Given text:
★ ★ ★
4. The term “interest” as used in this Article means income from debt-claims of every kind, whether or not secured by mortgage and whether or not carrying a right to participate in the debtor’s profits, and in particular, income from government securities and income from bonds or debentures, including premiums and prizes attaching to such securities, bonds or debentures. Penalty charges for late payment shall not be regarded as interest for the purpose of this Article.
5. The provisions of paragraphs 1, 2 and 3 shall not apply if the beneficial owner of the interest, being a resident of a Contracting State, carries on business in the other Contracting State in which the interest arises through a permanent establishment situated therein and the debt-claim in respect of which the interest is paid is effectively connected with such permanent establishment. In such case the provisions of Article 7 shall apply.
6. Interest shall be deemed to arise in a Contracting State when the payer is a resident of that State. Where, however, the person paying the interest, whether he is a resident of a Contracting State or not, has in a Contracting State a permanent establishment in connection with which the indebtedness on which the interest is paid was incurred, and such interest is borne by such permanent establishment, then such interest shall be deemed to arise in the State in which the permanent establishment is situated.
7. Where, by reason of a special relationship between the payer and the beneficial owner or between both of them and some other person, the amount of the interest, having regard to the debt-claim for which it is paid, exceeds the amount which would have been agreed upon by the payer and the beneficial owner in the absence of such relationship, the provisions of this Article shall apply only to the last-mentioned amount. In such case, the excess part of the payments shall remain taxable according to the laws of each Contracting State, due regard being had to the other provisions of this Convention.

Article 12
Royalties
1. Royalties arising in a Contracting State and paid to a resident of the other Contracting State may be taxed in that other State.
2. However, royalties arising in a Contracting State may also be taxed in that State according to the laws of that State, but if the beneficial owner of the royalties is a resident of the other Contracting State, the tax so charged shall not exceed 5 per cent of the gross amount of the royalties.
3. The term “royalties” as used in this Article means payments of any kind received as a consideration for the use of, or the right to use, any copyright of literary, artistic or scientific work including cinematograph films, any patent, trade mark, design or model, plan, secret formula or process, or for information concerning industrial, commercial or scientific experience.
4. The provisions of paragraphs 1 and 2 shall not apply if the beneficial owner of the royalties, being a resident of a Contracting State, carries on business in the other Contracting State in which the royalties arise through a permanent establishment situated therein and the right or property in respect of which the royalties are paid is effectively connected with such permanent establishment. In such case the provisions of Article 7 shall apply.
5. Royalties shall be deemed to arise in a Contracting State when the payer is a resident of that State. Where, however, the person paying the royalties, whether he is a resident of a Contracting State or not, has in a Contracting State a permanent establishment in connection with which the liability to pay the royalties was incurred, and such royalties are borne by such permanent establishment, then such royalties shall be deemed to arise in the State in which the permanent establishment is situated.
★ ★ ★
Given records:

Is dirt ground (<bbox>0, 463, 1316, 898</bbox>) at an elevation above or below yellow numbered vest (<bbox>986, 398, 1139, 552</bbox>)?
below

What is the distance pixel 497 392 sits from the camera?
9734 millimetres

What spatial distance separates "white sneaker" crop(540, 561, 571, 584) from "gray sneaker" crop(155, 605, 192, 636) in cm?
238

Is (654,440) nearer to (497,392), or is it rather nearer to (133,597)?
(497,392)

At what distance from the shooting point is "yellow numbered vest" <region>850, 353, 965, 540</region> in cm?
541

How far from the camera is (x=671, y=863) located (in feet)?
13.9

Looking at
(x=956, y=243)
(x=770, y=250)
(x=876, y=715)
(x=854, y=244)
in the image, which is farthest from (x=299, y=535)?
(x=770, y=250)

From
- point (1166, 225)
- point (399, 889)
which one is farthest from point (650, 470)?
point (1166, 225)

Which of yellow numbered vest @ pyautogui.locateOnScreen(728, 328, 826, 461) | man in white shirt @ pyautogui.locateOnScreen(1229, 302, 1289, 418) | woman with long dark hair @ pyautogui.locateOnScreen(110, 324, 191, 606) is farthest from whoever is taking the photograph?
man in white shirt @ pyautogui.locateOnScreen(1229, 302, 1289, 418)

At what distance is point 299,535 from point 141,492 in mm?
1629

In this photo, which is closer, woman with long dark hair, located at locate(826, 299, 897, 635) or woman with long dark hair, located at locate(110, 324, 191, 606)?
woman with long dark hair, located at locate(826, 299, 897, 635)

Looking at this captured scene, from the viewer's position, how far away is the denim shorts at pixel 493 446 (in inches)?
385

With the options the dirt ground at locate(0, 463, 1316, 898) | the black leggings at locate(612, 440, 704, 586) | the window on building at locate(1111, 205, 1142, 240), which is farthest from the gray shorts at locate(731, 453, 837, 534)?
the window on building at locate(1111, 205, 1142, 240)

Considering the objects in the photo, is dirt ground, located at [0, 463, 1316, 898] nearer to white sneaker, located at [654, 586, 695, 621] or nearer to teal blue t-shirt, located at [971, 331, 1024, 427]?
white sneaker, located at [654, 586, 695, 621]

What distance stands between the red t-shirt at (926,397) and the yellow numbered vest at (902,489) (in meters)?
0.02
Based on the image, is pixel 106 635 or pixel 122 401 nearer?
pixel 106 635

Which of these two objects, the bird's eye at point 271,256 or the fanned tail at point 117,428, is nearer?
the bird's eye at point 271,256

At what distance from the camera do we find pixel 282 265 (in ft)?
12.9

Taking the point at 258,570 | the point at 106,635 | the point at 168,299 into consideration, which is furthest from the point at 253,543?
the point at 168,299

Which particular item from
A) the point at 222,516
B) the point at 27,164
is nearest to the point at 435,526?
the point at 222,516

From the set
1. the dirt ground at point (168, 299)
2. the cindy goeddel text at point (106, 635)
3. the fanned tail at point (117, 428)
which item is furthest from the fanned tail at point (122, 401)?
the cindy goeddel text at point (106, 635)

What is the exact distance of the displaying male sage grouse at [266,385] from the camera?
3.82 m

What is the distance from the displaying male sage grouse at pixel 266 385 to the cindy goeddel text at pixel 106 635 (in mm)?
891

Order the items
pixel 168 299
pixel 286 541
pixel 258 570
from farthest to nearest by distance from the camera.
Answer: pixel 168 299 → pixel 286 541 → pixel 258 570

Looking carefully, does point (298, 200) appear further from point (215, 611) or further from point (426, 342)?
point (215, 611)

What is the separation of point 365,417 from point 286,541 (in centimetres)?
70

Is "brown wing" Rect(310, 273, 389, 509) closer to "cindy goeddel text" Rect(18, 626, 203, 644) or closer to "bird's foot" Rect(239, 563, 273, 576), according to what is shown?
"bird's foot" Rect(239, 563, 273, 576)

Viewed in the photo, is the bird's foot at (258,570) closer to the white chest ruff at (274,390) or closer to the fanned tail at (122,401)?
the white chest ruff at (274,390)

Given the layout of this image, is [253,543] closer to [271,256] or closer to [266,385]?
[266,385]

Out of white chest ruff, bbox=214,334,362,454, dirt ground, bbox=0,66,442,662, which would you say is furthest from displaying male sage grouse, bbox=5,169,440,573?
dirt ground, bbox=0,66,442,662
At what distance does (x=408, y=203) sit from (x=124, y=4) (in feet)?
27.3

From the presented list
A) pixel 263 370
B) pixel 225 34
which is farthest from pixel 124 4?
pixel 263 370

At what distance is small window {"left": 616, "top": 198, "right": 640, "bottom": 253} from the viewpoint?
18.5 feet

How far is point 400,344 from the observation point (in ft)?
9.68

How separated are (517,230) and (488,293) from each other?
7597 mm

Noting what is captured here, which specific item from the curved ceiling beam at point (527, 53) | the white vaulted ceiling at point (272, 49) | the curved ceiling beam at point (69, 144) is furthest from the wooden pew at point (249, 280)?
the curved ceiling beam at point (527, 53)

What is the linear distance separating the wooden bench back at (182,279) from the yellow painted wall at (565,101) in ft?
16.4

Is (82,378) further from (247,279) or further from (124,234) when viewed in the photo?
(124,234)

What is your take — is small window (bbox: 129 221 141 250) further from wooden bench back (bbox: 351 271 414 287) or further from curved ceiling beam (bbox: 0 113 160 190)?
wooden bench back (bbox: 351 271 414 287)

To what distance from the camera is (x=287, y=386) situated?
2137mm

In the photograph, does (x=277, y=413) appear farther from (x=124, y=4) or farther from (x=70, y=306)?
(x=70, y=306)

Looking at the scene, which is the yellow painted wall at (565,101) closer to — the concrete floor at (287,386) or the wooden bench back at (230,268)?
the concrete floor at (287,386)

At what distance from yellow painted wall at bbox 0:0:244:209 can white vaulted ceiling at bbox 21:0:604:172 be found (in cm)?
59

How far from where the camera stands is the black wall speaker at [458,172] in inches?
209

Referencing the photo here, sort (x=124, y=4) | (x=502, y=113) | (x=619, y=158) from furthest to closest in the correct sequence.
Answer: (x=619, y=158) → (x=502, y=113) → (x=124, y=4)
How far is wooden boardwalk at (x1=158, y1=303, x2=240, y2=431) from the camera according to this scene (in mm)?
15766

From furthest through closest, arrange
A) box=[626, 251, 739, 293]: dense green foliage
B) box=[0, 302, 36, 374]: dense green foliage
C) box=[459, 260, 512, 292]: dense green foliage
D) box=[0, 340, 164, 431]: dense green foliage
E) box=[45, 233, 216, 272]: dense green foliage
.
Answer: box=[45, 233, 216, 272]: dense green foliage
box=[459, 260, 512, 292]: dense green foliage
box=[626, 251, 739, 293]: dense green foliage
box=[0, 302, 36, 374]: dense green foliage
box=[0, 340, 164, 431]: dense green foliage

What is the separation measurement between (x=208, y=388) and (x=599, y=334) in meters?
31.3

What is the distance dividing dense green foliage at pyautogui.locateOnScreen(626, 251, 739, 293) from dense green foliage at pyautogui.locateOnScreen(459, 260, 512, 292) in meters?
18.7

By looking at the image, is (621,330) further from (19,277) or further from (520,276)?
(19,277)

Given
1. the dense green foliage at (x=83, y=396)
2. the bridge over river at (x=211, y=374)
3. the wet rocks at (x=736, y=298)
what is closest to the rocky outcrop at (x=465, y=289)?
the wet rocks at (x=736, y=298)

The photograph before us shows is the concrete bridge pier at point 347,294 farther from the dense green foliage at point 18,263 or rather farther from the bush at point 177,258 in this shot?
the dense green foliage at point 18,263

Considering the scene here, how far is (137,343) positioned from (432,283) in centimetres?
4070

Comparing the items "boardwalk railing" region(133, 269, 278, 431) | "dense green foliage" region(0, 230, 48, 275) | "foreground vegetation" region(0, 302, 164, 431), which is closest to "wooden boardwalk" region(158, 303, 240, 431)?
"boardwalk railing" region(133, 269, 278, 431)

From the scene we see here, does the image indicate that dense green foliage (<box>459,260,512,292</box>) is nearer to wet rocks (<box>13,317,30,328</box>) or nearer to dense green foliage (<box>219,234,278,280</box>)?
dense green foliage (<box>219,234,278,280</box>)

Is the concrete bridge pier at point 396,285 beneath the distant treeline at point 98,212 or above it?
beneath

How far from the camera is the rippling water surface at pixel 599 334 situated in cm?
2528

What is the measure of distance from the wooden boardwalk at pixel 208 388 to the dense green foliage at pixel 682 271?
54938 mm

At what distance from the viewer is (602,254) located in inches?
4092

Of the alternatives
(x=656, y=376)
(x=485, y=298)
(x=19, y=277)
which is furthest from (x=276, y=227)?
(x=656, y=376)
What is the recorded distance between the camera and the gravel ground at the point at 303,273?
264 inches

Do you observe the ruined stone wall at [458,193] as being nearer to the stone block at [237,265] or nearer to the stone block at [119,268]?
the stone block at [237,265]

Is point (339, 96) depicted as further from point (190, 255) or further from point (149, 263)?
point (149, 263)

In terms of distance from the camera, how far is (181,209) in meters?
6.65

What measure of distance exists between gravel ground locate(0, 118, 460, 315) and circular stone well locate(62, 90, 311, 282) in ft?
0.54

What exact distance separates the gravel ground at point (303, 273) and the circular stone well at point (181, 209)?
★ ★ ★
Parts of the exercise:
1 - Reproduce the treaty text between "2. However, royalties" and "or scientific experience.", inclusive.
2 - Please return each line of the listing that contains the string "well", treating uppercase and lowercase as different.

Answers to the exercise:
1 -
2. However, royalties arising in a Contracting State may also be taxed in that State according to the laws of that State, but if the beneficial owner of the royalties is a resident of the other Contracting State, the tax so charged shall not exceed 5 per cent of the gross amount of the royalties.
3. The term “royalties” as used in this Article means payments of any kind received as a consideration for the use of, or the right to use, any copyright of literary, artistic or scientific work including cinematograph films, any patent, trade mark, design or model, plan, secret formula or process, or for information concerning industrial, commercial or scientific experience.

2 -
What measure of distance exists between gravel ground locate(0, 118, 460, 315) and circular stone well locate(62, 90, 311, 282) in ft?
What exact distance separates the gravel ground at point (303, 273) and the circular stone well at point (181, 209)?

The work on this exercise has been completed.